Menurut Chico, jembatan ‘Gembok Cinta’ akan dibangun melintasi sungai di kawasan Rasuna Said dan dirancang menyatu dengan wajah baru kawasan yang telah direvitalisasi.

Selain mengedepankan nilai estetika, jembatan tersebut juga akan dilengkapi fasilitas khusus bagi masyarakat untuk memasang gembok cinta sebagai simbol kasih sayang.

“Konsepnya adalah jembatan penyeberangan yang melintasi sungai (salah satunya di area dekat KPK), dengan fasilitas khusus untuk memasang gembok cinta sebagai simbol kasih sayang. Desainnya akan mengutamakan estetika yang modern, ramah pejalan kaki, terintegrasi dengan wajah baru Rasuna Said, serta aman dan inklusif,” katanya.

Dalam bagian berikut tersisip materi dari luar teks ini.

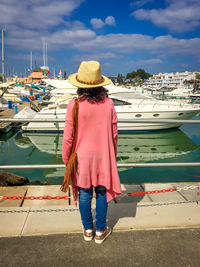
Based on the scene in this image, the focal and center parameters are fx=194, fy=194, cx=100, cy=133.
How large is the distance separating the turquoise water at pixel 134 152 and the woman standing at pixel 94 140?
4.71 m

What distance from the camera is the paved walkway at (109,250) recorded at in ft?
5.44

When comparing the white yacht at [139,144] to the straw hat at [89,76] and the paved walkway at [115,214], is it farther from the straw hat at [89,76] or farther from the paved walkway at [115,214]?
the straw hat at [89,76]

Chico mengungkapkan, saat ini tim Dinas Bina Marga masih menyusun desain lengkap jembatan tersebut. Nantinya, desain itu akan dipublikasikan agar masyarakat dapat memberikan masukan.

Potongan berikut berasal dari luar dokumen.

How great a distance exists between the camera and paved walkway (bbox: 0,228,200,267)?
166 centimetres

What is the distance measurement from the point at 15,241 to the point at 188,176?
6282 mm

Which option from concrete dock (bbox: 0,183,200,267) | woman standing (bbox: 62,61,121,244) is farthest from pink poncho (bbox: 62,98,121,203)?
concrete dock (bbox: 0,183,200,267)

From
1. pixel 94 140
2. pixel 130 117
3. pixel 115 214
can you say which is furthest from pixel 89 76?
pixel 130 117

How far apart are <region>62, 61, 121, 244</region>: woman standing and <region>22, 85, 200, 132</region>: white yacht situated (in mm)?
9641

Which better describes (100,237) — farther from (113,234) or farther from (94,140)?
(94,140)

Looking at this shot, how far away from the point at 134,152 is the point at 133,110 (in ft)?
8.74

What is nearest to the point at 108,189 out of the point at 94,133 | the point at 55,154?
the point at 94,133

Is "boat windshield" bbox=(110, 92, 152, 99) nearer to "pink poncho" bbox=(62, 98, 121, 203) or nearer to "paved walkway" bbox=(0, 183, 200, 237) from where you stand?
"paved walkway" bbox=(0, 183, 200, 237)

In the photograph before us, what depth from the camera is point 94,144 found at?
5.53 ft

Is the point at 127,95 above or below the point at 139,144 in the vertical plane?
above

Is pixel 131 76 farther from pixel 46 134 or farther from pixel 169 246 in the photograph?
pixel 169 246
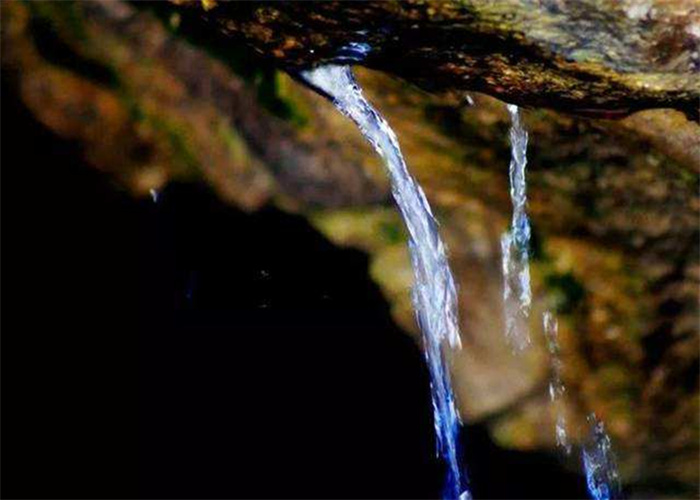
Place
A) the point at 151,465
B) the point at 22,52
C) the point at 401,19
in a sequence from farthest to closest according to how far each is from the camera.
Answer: the point at 151,465 < the point at 22,52 < the point at 401,19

Pramono Tegaskan Bukan Dibangun di JPO

Sebelumnya, Gubernur DKI Jakarta Pramono Anung meluruskan anggapan mengenai lokasi jembatan ‘Gembok Cinta’. Menurutnya, jembatan tersebut bukan akan dibangun di jembatan penyeberangan orang (JPO), melainkan di atas Sungai Cideng yang berada di depan Gedung Merah Putih KPK.

“Jadi ada salah menangkap. Gembok Cinta itu bukan dibangun di JPO,” kata Pramono di kawasan Latumenten, Jakarta Barat, Kamis (2/7/2026).

Pramono menjelaskan, jembatan itu akan menghubungkan kawasan Jalan HR Rasuna Said dengan Jalan Kuningan Persada. Ia berharap jembatan tersebut dapat menjadi ruang ekspresi bagi anak-anak muda di Jakarta.

“Tetapi di situ kan ada sungai dan sungai itu yang menghubungkan antara Rasuna Said dengan jalan di depan KPK. Nah, itu kan ada jembatan yang kita buat. Mudah-mudahan saya berharap, sebagai bagian dari integritas kita dan juga memberikan ruang bagi ekspresi anak-anak muda Jakarta, silakan dibangun, digunakan untuk menjadi Gembok Cinta,” ujarnya.